5.13. User Authentication in MCC
In MCC user authentication is used to validate the user identity. Authentication is used to protect the user against privacy and security issues [48] . It is used to prevent unauthorized access of the user. We have to concentrate security on three major components in MCC. The three components are cloud, wireless communication and mobile device. The efficient algorithm will have the following qualities least possible computing, memory and storage over heads. The purpose of authentication algorithm is to reduce the security threats in mobile devices. Some of the threats commonly occurred in mobile devices are denial of service, loss of device, malfunction of device etc. [48] . The authentication in MCC varies in following scenarios when compared with cloud computing: 1) resource limitations, 2) sensors, 3) high mobility, 4) network heterogeneity.

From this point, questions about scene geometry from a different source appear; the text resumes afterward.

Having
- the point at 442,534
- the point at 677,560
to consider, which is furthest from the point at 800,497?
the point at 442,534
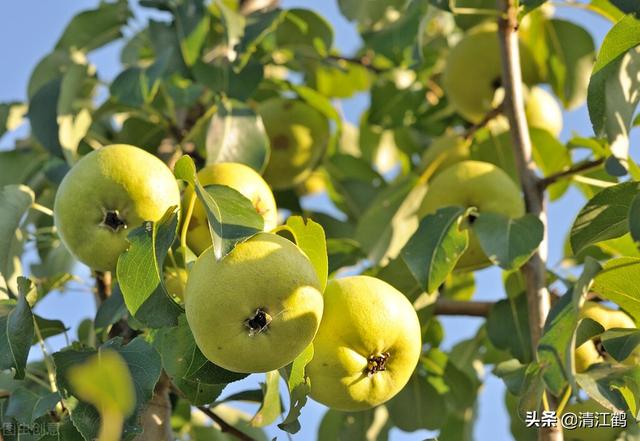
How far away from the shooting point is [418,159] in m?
2.79

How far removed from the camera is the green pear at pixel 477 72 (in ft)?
7.72

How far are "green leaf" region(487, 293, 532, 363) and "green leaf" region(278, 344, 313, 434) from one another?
2.68 feet

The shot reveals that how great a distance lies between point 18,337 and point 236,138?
0.76 meters

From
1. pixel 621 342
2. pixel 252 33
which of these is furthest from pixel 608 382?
pixel 252 33

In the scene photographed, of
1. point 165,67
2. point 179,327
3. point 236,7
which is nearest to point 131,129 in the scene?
point 165,67

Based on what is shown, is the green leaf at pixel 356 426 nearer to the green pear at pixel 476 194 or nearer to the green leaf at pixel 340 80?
the green pear at pixel 476 194

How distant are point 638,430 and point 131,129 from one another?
4.60 feet

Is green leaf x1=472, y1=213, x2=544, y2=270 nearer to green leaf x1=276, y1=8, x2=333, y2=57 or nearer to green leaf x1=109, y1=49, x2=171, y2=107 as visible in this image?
green leaf x1=109, y1=49, x2=171, y2=107

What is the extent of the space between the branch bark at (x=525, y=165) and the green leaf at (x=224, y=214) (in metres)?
0.63

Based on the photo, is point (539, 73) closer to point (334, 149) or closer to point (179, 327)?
point (334, 149)

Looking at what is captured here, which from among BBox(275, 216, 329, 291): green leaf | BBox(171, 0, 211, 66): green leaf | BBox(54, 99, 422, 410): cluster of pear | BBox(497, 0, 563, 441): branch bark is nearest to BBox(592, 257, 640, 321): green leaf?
BBox(497, 0, 563, 441): branch bark

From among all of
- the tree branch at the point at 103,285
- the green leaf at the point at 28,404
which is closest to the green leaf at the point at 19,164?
the tree branch at the point at 103,285

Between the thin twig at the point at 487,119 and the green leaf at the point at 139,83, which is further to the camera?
the thin twig at the point at 487,119

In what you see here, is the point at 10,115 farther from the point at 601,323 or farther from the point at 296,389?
the point at 601,323
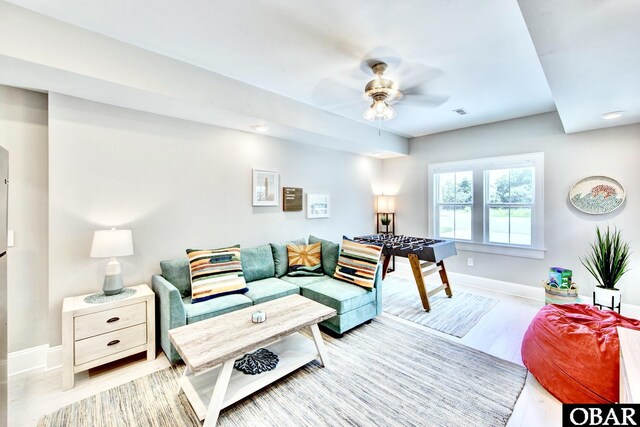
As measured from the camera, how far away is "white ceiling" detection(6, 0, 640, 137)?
1.60 meters

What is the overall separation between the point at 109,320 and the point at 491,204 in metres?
5.09

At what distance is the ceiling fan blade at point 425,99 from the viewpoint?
3211 millimetres

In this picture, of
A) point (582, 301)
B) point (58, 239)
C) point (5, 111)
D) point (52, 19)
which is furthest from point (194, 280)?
point (582, 301)

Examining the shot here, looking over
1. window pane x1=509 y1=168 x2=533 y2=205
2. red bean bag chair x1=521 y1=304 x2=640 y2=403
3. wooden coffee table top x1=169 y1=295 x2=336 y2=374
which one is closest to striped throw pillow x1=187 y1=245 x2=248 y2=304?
wooden coffee table top x1=169 y1=295 x2=336 y2=374

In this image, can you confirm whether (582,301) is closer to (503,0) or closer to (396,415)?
(396,415)

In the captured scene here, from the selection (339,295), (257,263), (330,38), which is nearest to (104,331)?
(257,263)

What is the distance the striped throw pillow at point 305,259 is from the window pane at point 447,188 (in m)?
2.63

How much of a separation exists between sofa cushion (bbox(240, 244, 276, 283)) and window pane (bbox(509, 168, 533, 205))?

6. Conclusion and Future Work
In this paper, we have reviewed and explained in detail about offloading, mobile distribution and privacy in MCC. Also, to implement next generation wireless networking with low cost, we explained Wireless Mesh Networking with MCC (WM-MCC). After reviewing various aspects, we found that MCC can be used to provide efficient data storage and processing but the factors affecting MCC are computation power, bandwidth, security and energy. We also found that use of encryption method in offloading and remote execution leads to performance degradation.
New research and expansions programs are required to make offloading decisions more feasible and improve security in the mobile cloud. Furthermore, users want to migrate their data from smartphone to cloud but this migration poses some technical issues. Hence, we need a concrete effort from academia and industry to improve these shortcomings.